Old Jews say: they tried to kill us, we won, let’s eat. New Jews say: we are the post-anti-semitism generation. We don’t want to predicate our identity on taking our collective mind off our tsures by having something to eat, on an if-you-don’t-laugh-you’ll cry basis. Would you like to sponsor my yogathon raising money for a new cross-denominational Jewish project?
New Jews read the Guardian. Old Jews read the Times. No-one reads the Telegraph. Rootsy Old Jews crave a fat-laden Blooms-fest; New Jews wanting culturally-relevant comfort food get bagels at 2am. Old Jews live in a cul de sac in Stanmore or Hampstead Garden Suburb (because we all know that dead-ends with no through traffic say low-key. Old Jews’ religion is being low-key). New Jews live in Cricklewood, Brondesbury, Islington and Kentish Town. New Jews are urban and out there, reclaiming the inner city areas the Old Jews forsook for suburbia.
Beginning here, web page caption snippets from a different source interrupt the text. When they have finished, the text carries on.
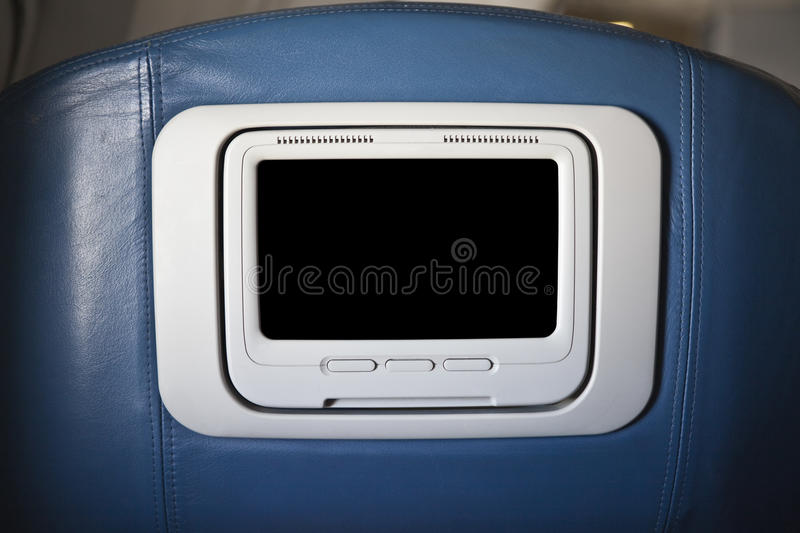 First Class Seat Back. First class set back on a common jet aircraft stock image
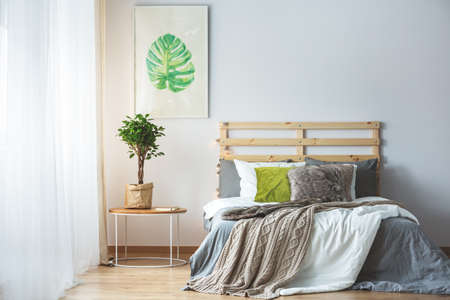 Pastel bedroom interior with green accessories and monstera poster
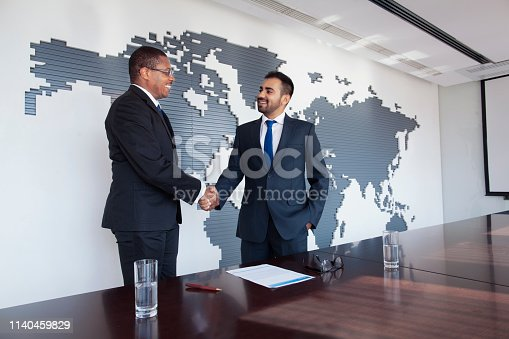 Pair of men team of well dressed suit and tie businessmen executive people in a row at wood conference meeting table talking shaking hands handshake agreement solution positive emotion partnership discussing negotiation planning strategy plans with world map globe earth on wall modern contemporary mural with contracts documents paperwork pens on table prepared decisions choices challenge the way forward future opportunity merger and acquisition combined strength aspirations fine print multi-ethnic Middle Eastern Black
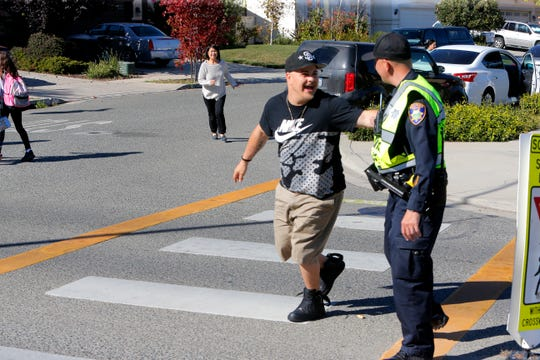 Chuck Vail, on his way to pick up his daughters, greets Salinas police school resource officer Richard Lopez Tuesday at New Republic Elementary School.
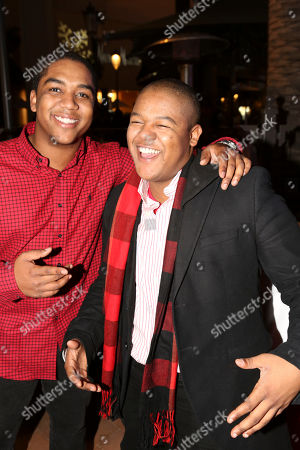 From left, brothers Christopher Massey and Kyle Massey pose during the Christmas tree lighting ceremony at Fashion Island, in Newport Beach, Calif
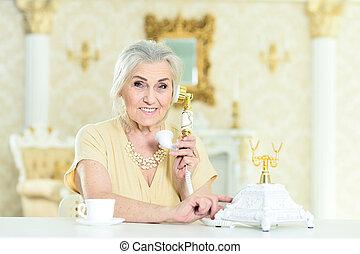 Beautiful senior woman talking on retro phone at home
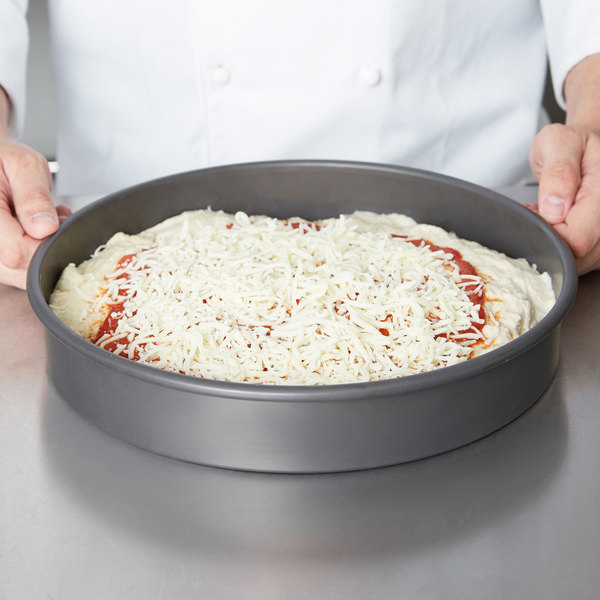 Pizza in a hard anodized aluminum baking pan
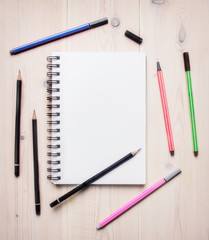 concept of desktop for drawing sketches, notebook with white sheets spread around colored pencils and pens, space for text, border, on a white wooden table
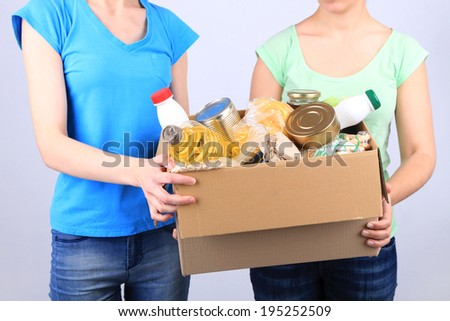 Volunteers with donation box with foodstuffs on grey background - stock photo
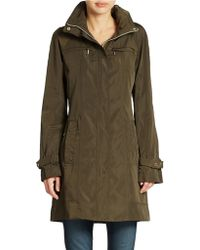 Calvin Klein Packable Rain Repellent Jacket green - Lyst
Old Jews holiday almost exclusively in Israel, and – occasionally – Marbella. New Jews don’t care where they spend their leisure time, but it’s just as likely to be a boutique hotel in the Dead Sea as a shul crawl in Morocco. Old Jews visit Poland, and pay their respects at Auschwitz. New Jews go to Cracow, and play the violin. New Jews will do sports that require additional insurance cover.
Jonathan Freedland? New Jew. Melanie Philips? New Jew, albeit a slightly hysterical one. Isaiah Berlin? Dead Jew, but New, nonetheless. Norman Lebrecht? Old Jew. Jonathan Sacks? Old Jew, desperately seeking New Jew funkiness, flirting with modernity, and secretly attending Old Jews Anonymous. Where he can’t get past the First Step (to paraphrase: “we admitted we were powerless over anti-semitism, fear, fear of risk, risk in general —that our lives had become unmanageable”).
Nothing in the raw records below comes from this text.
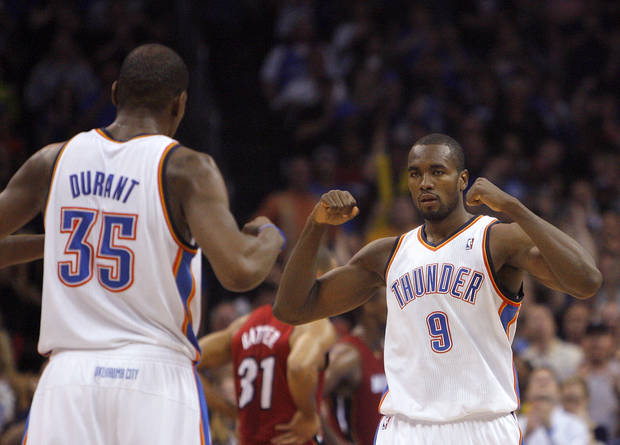 Oklahoma City's Kevin Durant (35) celebrates with Oklahoma City Thunder's Serge Ibaka (9) during the NBA basketball game between the Miami Heat and the Oklahoma City Thunder at Chesapeake Energy Arena in Oklahoma City, Sunday, March 25, 2012. Photo by Sarah Phipps The Oklahoman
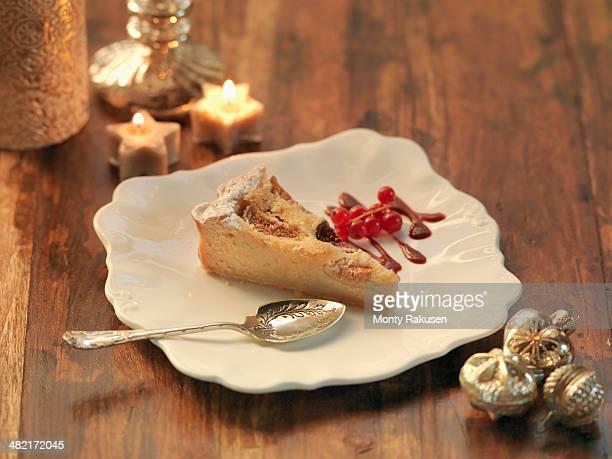 Fig and amaretto frangipane tart amid festive decorations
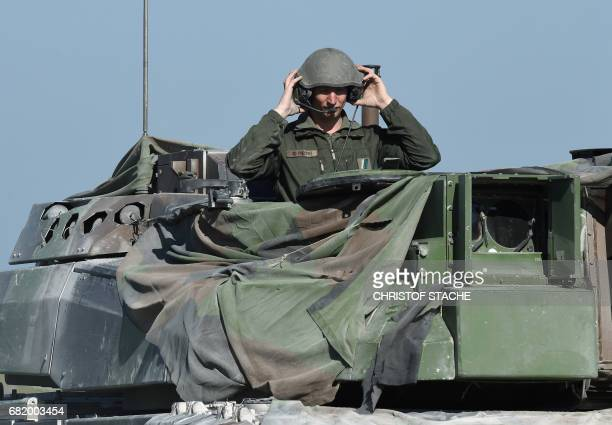 French soldier puts on his helmet at a tank type 'Leclerc' during a break of the exercise 'Strong Europe Tank Challenge 2017' at the exercise area in...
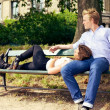 Romantic Couple Resting on the Park Bench — Stockfoto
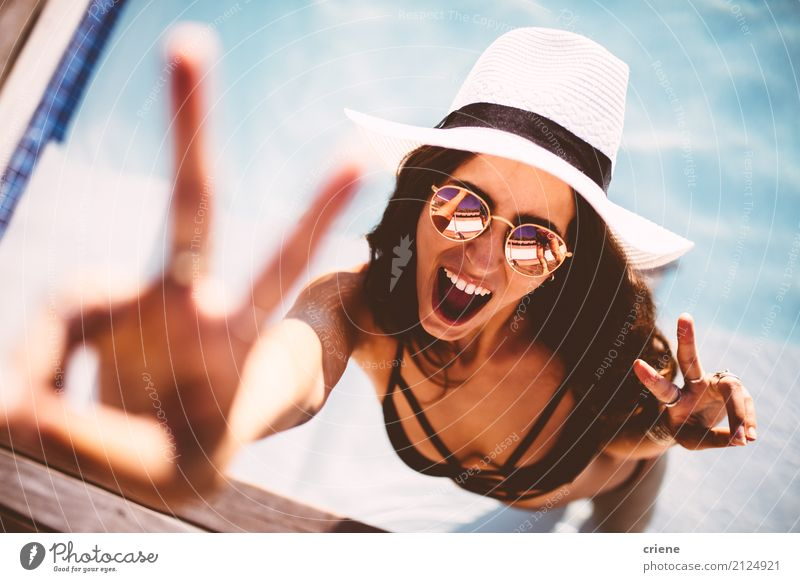 Happy young woman showing peace sign and looking at camera Lifestyle Joy Swimming pool Leisure and hobbies Vacation & Travel Freedom Summer Human being Feminine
New Jews don’t mind the word “Jews”, while Old Jews are only Jewish, and some of them only quarterly. Old Jews run around trying to make Google stop being anti-semitic. As if you could stop the whole internet from being anything. And New Jews don’t care: we have the strength of purpose and identity to know that other kids in the playground might not like us. But that’s OK.
Old Jews revel in the security of defending themselves. In the inward-facing look-after-our-own mentality. If we don’t, who will? If not now, when? Old Jews ask questions. New Jews have answers.
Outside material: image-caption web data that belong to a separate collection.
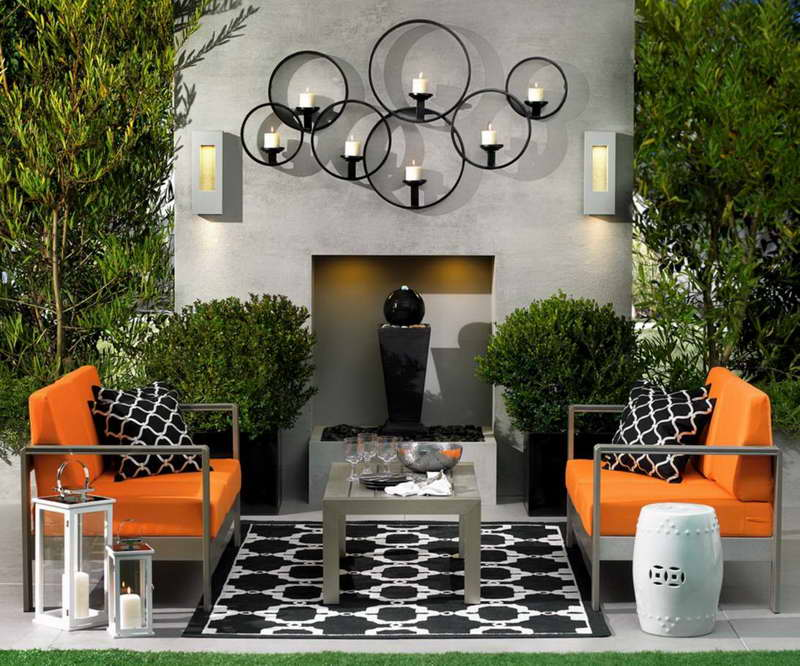 Backyard patio with furniture, decor, and black bubbling fountain.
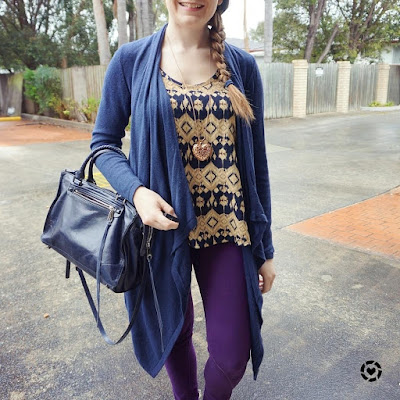 Awayfromtheblue instagram | Wearing a navy cardigan with purple skinny jeans and aztec print gold tank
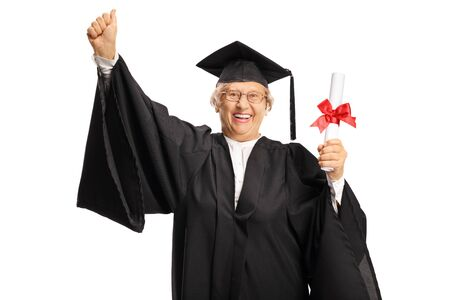Happy elderly woman in a graduation gown holding a diploma and gesturing happiness with hand isolated on white background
If only it was that straightforward – everyone has hues of blue, shades of Old, shades of New. Sure, this is a taxonomy, but I’m both. So I was Old Jew, when I name-checked Daniel Pearl in Pakistan long before I heard him say “My name is Daniel Pearl... I am a Jew“, and it hurt. More. But last week I went to see Oi Va Voi in concert (as much Cultural Jew as New Jew, but that’s a whole separate conversation). Perhaps we’re all a delicate, provocative cocktail of Old and New on any given day.
If you’re a New Jew, you know you have five thousand years of Jewish history resting on your shoulders, but you’re not going let it, like, depress you. You’re going to take everything that’s good from your heritage and turn it into something that responds to the new world. That’s the New Jew.